TASKS TO COMPLETE -
1. Extract from the passage on how MidJourney generates images the words starting with "In order to" and going on through "of the time.", copying them unchanged.
2. In the passage on how MidJourney generates images, what names do professional AI developers use for the two sides the AI splits into?
3. Continue the passage on how MidJourney generates images, picking up right after its final sentence.

EXTRACT TO READ -
In order to train an image generator like MidJourney, you need to feed it a huge amount of data. Human Users are going to hit it with a lot of ideas, subjects, and image parameters—with 5.85 billion images in its current Training Data set, a machine like MidJourney still struggles to understand what they want to see, and deliver it reliably, a lot of the time.

So the AI absorbs whatever training data you’re able to give it, to simply understand the parameters of its task. But when it comes to the second phase of its operation, where it has to actually “do the thing”, an AI like MidJourney splits into two personalities. Among professional AI developers, these two sides are called the Generator and the Discriminator, but for purposes of this discussion I think it’s more useful to label them the The Artist and The Critic.

Both sides of the AI’s brain have full access to Training Data that was used to teach the AI, but they use it in different ways.

The Artist studies the Training Data for patterns. When it wants to make art, it makes a prediction based on previous patterns in art and generates a new image based on what it has learned previously. The AI’s “thought process” might be translated like this: “Okay! I see all these thousands of images are labeled ‘horse’, so if I make a new image of something that has a similar pattern—four legs, a head shaped roughly like this, and proportions like that, and some hair sticking out here and there, it will probably be easily recognized by humans as a horse.”

Contour labeling entries
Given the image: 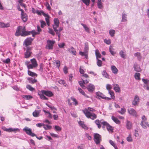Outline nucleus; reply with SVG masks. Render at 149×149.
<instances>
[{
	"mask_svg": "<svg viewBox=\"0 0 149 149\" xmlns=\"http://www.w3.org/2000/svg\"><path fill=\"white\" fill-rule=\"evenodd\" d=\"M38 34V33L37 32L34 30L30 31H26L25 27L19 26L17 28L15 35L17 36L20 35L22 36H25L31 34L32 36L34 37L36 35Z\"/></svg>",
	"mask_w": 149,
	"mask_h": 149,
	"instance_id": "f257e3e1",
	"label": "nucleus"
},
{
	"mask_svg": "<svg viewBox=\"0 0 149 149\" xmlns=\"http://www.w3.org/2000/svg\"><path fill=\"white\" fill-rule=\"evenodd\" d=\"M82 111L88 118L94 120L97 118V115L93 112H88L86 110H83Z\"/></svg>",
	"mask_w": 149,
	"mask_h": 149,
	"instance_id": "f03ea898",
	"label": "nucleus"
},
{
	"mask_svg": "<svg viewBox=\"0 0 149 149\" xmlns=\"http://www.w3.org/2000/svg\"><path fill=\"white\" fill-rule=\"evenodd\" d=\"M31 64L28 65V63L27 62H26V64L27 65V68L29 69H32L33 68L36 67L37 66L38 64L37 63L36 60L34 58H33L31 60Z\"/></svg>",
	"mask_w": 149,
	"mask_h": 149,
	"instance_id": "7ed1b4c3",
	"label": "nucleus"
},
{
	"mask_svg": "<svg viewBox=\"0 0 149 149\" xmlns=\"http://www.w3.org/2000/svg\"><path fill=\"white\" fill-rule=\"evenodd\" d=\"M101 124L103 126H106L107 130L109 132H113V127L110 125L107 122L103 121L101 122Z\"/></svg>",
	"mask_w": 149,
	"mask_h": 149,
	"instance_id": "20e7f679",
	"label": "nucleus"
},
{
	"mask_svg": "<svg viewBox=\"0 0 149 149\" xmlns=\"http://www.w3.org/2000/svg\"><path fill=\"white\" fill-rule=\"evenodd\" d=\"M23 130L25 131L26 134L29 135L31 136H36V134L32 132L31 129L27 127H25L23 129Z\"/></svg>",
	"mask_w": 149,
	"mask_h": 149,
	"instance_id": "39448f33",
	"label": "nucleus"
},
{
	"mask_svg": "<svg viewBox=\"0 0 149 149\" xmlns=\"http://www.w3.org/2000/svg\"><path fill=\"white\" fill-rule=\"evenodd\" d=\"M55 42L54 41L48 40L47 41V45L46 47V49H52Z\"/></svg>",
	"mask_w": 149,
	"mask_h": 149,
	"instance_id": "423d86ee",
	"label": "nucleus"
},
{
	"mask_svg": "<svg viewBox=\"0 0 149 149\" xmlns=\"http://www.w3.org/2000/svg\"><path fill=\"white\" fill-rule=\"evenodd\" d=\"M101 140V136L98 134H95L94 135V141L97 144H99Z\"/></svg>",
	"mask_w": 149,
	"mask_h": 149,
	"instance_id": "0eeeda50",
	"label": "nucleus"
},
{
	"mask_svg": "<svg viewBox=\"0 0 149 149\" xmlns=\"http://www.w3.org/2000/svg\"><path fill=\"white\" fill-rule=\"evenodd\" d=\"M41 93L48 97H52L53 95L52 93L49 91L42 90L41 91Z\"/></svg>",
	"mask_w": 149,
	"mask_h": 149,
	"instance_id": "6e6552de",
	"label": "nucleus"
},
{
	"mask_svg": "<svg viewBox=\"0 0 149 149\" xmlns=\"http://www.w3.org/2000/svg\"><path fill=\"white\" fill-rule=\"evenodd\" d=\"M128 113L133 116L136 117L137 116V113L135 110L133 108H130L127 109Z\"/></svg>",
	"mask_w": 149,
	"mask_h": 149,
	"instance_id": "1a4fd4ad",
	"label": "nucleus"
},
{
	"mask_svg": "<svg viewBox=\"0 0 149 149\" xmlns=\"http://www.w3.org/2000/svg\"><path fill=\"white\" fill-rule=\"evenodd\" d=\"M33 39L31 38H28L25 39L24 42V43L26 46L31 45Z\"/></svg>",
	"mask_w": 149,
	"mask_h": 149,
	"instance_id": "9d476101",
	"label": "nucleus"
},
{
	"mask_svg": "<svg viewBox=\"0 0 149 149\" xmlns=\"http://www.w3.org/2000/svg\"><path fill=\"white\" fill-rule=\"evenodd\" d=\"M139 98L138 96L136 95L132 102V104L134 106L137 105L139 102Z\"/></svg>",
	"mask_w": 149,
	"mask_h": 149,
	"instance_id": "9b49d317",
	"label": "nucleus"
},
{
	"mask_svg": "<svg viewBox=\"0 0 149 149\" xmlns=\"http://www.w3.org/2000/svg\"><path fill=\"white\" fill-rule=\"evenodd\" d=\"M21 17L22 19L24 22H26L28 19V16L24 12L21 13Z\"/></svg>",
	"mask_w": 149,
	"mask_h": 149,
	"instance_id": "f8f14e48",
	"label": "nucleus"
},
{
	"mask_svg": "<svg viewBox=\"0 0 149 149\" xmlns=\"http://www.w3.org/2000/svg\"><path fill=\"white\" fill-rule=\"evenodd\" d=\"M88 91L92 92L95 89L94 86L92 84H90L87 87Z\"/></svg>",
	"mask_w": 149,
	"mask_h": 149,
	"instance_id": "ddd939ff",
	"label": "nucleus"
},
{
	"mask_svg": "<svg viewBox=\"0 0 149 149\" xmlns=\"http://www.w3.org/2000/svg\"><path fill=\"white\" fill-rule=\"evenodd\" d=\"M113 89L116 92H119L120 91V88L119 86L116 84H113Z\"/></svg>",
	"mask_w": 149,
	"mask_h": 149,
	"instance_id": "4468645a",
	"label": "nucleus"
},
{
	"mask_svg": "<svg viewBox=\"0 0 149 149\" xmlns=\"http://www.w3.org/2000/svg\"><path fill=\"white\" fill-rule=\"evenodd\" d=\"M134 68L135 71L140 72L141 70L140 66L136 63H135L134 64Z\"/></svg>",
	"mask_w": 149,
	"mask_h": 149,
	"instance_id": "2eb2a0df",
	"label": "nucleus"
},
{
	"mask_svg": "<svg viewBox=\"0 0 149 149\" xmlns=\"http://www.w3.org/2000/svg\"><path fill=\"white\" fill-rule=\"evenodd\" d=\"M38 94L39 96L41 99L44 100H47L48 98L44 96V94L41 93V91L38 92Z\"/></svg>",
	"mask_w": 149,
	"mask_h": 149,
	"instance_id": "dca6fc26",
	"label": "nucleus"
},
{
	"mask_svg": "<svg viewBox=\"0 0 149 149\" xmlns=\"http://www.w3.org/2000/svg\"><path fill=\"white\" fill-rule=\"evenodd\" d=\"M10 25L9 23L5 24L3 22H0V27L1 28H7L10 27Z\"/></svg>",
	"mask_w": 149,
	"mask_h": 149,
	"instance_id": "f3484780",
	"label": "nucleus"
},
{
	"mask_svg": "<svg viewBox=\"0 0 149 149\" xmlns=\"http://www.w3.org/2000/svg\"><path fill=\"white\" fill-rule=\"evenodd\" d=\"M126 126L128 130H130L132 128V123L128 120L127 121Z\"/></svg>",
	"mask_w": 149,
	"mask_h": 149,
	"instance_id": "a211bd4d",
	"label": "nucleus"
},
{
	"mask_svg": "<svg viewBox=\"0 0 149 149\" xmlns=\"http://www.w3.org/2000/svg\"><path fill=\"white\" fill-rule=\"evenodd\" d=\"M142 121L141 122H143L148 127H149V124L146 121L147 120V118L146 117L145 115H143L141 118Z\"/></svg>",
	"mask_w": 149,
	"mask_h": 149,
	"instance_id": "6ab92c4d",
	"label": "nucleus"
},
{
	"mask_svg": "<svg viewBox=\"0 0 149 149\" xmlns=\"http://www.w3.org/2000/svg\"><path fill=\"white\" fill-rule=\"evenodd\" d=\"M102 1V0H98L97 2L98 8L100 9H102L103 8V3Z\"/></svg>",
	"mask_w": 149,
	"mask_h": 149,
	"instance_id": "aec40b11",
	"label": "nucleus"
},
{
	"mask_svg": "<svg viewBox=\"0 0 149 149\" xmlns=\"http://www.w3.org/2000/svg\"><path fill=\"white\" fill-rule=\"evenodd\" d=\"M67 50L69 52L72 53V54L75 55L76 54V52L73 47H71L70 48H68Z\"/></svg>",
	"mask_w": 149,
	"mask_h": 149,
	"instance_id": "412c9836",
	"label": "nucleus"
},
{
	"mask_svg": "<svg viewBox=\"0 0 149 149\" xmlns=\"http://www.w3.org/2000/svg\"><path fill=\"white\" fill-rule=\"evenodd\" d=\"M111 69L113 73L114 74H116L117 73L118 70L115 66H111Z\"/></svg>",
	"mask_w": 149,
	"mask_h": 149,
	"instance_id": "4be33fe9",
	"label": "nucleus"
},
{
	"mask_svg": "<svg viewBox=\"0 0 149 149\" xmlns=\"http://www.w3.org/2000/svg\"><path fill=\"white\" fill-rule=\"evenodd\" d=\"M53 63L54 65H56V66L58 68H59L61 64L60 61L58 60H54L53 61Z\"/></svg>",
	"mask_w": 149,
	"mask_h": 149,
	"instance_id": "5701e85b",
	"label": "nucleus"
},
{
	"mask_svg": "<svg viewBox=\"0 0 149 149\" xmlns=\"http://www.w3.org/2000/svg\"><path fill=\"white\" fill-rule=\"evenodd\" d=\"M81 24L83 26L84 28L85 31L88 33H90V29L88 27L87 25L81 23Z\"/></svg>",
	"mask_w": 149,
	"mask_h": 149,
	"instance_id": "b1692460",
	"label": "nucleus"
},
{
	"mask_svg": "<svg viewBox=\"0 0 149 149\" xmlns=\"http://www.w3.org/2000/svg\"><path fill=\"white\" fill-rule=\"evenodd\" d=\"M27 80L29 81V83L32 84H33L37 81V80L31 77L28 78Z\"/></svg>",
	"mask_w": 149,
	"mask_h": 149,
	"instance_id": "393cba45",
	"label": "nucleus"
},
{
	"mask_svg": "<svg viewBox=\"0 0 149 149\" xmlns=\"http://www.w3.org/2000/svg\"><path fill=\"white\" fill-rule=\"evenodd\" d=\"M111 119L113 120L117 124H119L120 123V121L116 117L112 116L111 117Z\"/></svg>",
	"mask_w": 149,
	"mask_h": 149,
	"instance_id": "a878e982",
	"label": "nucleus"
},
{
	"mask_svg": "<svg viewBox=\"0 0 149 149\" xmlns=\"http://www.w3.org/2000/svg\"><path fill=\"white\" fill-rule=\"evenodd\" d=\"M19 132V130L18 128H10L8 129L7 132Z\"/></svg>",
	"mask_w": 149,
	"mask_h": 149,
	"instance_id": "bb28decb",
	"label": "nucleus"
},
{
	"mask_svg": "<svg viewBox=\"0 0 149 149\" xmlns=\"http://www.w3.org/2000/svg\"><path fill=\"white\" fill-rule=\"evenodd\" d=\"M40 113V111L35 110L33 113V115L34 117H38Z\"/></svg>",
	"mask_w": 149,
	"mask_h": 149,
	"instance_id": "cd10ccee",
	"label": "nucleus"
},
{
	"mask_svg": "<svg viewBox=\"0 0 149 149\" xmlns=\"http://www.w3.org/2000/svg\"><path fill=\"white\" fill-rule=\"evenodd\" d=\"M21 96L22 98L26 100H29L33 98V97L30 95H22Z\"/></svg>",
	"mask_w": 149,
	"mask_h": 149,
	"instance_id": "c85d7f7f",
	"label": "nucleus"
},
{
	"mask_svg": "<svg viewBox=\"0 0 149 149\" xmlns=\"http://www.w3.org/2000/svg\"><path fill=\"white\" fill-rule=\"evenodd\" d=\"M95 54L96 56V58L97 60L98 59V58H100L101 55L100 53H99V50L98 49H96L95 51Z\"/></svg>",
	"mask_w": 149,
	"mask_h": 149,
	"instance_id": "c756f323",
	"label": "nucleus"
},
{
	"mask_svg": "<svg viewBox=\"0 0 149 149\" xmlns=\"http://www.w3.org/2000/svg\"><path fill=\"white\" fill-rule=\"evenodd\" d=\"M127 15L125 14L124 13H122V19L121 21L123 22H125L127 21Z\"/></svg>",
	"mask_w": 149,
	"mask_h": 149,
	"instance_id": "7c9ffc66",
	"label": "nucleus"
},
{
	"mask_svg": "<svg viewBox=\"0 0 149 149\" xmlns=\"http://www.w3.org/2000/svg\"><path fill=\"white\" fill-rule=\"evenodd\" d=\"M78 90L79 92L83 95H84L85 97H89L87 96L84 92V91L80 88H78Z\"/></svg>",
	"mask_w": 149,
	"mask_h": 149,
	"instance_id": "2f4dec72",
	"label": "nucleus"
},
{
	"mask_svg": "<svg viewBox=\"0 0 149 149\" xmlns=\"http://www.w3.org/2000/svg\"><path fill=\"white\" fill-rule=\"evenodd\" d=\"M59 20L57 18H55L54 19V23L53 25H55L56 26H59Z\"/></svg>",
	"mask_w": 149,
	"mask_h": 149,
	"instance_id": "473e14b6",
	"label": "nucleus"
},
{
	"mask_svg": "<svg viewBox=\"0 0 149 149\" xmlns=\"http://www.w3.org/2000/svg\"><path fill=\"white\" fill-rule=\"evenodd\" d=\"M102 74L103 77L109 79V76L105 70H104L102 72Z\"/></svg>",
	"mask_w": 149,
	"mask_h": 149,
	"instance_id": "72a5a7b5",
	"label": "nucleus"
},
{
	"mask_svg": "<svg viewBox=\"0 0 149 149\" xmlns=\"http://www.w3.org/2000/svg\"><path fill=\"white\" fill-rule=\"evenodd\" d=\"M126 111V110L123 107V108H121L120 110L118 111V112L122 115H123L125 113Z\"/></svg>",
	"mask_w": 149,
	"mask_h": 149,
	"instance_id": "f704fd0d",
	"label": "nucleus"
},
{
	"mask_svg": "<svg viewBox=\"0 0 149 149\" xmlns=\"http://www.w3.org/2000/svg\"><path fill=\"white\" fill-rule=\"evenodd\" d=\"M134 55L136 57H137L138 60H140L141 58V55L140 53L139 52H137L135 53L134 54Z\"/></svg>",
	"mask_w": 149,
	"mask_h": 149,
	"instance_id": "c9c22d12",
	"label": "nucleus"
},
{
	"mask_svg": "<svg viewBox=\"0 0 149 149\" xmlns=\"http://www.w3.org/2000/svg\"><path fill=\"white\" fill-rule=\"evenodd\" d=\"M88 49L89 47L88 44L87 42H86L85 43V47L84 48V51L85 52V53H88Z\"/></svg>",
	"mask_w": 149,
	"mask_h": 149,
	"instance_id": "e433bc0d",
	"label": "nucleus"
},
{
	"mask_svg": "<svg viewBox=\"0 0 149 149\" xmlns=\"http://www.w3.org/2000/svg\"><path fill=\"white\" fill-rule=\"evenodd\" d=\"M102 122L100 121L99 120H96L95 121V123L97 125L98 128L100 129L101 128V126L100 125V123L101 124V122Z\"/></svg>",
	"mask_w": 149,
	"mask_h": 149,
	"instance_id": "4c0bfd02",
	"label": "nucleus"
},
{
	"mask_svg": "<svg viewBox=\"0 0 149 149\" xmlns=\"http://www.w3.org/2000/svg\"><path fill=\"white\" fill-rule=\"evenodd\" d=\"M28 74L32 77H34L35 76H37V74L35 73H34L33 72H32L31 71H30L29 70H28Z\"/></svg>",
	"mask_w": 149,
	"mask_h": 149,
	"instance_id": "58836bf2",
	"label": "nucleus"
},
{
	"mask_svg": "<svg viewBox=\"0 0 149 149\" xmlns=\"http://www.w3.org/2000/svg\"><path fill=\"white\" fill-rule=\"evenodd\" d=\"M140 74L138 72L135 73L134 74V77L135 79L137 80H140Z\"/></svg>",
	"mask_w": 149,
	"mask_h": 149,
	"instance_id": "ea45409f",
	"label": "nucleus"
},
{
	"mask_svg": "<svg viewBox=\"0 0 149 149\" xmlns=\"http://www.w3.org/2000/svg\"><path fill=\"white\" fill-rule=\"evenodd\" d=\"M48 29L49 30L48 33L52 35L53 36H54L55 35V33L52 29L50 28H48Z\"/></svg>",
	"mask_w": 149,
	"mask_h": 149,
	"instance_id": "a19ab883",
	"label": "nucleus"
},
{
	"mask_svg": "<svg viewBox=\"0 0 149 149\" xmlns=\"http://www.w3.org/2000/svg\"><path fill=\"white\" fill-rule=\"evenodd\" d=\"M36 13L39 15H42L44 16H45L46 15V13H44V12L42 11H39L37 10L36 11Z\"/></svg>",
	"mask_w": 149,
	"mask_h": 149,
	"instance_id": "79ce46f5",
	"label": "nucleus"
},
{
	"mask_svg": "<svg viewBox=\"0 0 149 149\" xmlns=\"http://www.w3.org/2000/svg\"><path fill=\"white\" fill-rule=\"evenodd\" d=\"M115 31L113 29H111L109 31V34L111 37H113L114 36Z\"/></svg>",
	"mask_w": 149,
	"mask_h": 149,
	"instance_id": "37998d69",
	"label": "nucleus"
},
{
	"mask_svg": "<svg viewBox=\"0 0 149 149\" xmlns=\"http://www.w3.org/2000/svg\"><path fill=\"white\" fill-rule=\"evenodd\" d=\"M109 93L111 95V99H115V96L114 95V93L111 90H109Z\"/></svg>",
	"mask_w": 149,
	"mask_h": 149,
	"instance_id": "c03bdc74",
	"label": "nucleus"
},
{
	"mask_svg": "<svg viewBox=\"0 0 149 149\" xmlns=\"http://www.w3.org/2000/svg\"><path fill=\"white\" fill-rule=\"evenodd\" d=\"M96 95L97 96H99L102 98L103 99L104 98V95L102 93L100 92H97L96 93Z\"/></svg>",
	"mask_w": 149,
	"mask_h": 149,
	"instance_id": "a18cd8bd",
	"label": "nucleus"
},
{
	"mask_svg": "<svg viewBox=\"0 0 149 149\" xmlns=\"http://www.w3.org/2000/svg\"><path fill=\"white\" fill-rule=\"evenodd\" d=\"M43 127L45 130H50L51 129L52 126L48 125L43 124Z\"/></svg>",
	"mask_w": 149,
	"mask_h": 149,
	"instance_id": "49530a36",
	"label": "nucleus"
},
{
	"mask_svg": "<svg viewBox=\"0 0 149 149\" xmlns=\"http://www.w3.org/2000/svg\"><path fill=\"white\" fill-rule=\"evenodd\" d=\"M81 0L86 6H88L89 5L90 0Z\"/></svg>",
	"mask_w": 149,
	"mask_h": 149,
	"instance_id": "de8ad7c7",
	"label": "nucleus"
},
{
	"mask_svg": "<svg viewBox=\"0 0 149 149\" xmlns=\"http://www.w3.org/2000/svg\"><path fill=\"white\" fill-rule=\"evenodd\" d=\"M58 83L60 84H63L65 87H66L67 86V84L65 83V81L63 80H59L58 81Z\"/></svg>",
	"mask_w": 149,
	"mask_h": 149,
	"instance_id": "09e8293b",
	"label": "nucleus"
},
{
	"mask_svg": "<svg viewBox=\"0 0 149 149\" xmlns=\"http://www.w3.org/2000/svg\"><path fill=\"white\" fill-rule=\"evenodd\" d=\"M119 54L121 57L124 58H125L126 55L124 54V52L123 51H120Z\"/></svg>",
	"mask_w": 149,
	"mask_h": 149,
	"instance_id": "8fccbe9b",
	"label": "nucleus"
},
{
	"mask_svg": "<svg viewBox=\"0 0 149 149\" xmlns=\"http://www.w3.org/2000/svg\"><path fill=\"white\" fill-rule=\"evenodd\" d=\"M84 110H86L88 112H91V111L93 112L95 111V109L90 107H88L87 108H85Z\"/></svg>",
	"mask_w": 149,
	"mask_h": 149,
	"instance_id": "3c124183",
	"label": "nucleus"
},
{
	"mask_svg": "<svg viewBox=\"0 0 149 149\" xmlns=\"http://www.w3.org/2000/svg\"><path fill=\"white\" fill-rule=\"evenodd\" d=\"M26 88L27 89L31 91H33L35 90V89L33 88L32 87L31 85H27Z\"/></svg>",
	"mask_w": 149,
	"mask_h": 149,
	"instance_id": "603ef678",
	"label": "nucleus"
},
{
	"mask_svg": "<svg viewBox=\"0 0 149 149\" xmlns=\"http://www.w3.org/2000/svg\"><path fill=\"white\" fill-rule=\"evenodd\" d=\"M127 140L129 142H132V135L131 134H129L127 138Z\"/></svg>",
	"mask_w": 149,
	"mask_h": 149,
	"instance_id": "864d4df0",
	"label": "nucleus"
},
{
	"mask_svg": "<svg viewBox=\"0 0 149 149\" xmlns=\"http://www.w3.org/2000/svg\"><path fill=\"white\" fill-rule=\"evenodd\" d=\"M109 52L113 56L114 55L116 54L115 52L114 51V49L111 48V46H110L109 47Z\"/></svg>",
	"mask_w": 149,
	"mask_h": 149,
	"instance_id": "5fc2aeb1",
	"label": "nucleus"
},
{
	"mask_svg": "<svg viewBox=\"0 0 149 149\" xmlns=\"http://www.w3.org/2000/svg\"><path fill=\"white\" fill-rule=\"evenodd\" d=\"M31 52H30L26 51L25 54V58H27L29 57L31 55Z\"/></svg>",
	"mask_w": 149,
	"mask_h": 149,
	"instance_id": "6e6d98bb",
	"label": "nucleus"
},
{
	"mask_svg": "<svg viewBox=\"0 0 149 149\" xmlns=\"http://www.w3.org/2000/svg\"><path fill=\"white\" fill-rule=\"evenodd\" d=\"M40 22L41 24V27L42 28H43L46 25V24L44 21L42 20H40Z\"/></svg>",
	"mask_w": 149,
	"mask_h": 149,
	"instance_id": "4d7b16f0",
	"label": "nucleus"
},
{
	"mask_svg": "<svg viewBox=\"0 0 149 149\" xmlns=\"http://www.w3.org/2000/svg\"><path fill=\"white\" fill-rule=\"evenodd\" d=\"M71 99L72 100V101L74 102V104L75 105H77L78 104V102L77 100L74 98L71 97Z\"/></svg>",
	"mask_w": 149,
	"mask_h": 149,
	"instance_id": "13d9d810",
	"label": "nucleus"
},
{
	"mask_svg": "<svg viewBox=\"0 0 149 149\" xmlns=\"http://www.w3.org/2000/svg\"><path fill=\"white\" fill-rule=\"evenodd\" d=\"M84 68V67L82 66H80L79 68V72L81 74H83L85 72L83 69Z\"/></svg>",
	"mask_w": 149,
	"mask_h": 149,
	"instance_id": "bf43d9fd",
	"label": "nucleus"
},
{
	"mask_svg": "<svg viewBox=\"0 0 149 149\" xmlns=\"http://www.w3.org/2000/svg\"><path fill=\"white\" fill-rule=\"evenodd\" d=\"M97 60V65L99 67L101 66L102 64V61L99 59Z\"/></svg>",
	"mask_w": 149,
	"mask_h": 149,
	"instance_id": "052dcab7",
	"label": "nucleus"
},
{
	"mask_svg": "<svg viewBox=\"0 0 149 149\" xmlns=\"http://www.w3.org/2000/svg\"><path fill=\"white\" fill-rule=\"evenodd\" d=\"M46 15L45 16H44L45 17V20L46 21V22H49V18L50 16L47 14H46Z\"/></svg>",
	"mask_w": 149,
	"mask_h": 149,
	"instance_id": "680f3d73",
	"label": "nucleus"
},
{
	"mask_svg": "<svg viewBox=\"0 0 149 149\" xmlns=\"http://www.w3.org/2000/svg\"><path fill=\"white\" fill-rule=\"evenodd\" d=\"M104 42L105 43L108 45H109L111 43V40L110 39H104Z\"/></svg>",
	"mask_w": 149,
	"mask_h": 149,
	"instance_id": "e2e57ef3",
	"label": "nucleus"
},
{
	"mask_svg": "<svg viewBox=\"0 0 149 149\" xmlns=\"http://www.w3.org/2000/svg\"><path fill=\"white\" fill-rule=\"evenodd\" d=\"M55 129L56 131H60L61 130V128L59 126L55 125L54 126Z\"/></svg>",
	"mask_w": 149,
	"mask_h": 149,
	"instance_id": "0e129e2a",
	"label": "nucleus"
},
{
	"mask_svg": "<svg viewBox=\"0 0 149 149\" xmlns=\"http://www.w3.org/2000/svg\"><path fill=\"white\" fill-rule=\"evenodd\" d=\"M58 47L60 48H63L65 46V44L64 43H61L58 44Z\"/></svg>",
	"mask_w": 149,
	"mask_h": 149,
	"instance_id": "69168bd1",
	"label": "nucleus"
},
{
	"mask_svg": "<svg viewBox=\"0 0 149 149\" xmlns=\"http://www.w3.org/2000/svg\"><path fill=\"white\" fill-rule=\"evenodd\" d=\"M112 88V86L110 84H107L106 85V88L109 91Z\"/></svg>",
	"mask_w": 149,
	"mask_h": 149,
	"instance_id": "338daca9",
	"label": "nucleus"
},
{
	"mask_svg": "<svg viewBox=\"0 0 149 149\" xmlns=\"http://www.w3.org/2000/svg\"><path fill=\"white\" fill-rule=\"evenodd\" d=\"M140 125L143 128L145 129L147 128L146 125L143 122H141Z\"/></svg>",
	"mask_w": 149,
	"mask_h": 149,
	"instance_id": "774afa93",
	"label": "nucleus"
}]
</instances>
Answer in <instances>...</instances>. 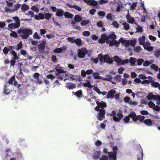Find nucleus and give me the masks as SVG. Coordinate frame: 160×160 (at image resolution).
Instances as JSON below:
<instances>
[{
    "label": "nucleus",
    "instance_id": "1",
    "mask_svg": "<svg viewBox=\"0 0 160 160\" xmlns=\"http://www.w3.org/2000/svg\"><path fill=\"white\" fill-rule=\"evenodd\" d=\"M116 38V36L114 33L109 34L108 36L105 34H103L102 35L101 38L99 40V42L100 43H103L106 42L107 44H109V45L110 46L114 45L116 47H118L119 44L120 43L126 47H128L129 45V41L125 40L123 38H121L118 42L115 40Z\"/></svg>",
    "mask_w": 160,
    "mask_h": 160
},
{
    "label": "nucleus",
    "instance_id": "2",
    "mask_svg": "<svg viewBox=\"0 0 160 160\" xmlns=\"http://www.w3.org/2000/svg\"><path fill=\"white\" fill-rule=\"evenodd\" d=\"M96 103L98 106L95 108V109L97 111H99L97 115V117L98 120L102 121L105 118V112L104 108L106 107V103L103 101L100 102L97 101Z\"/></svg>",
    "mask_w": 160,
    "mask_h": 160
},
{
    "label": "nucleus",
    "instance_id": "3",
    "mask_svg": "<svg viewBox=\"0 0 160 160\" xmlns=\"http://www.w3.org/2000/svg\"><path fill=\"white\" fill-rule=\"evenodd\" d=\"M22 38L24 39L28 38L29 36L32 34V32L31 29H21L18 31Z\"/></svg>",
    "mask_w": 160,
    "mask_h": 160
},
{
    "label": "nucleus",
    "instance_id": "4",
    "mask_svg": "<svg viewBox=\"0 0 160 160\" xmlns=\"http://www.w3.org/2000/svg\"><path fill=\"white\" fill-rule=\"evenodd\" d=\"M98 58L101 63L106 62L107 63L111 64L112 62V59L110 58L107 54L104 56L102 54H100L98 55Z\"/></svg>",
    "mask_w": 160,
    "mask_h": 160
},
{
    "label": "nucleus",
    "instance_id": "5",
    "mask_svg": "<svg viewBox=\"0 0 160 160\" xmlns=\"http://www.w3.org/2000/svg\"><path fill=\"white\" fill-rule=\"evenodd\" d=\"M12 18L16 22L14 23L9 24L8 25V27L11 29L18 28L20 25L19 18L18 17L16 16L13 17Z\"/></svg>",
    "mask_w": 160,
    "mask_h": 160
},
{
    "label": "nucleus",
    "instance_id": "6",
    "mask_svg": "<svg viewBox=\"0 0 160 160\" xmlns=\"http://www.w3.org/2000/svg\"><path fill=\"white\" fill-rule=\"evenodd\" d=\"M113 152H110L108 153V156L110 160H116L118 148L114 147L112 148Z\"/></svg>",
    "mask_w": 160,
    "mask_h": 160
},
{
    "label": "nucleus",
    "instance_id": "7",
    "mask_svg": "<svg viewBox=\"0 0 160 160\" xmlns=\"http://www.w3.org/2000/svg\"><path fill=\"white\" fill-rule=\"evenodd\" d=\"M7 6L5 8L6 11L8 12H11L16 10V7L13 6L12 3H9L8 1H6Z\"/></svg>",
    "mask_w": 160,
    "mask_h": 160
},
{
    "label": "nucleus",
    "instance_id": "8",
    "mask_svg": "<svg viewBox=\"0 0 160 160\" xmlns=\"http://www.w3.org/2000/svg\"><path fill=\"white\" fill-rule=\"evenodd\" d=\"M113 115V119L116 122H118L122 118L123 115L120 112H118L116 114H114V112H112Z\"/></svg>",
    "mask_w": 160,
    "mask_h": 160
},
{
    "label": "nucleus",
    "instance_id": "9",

EXPECTED RESULTS -
1.
In order to train an image generator like MidJourney, you need to feed it a huge amount of data. Human Users are going to hit it with a lot of ideas, subjects, and image parameters—with 5.85 billion images in its current Training Data set, a machine like MidJourney still struggles to understand what they want to see, and deliver it reliably, a lot of the time.

2. The Generator and the Discriminator.

3.
The Critic uses the Training Data differently. When the Artist makes an image, the Critic checks to make sure the Artist isn’t cheating; it checks the 5.85 billion images in the Training Data to be sure that the new image isn’t already part of that set.

To reiterate: the Generative side of the AI isn’t allowed to just spit out something that already exists in the Training Data. If it tries, the Critic will reject that image.

Whatever image is finally output by the machine must be something new and different, which has not existed before. Which means that even if I wanted it to, and even if it had this image in its training data, MidJourney could never steal this photo and claim ownership of it…the way a real human artist can.

things the AI cannot ever give me: this photo from William Woodcock’s photostream of historical circus photos on Flickr

This technical break-down of the image generation process may seem boring, but I think it matters because I see a lot of opponents of AI Art saying a lot of things that simply don’t make sense.

AI’s do not, and cannot, “just copy” some human artist’s work.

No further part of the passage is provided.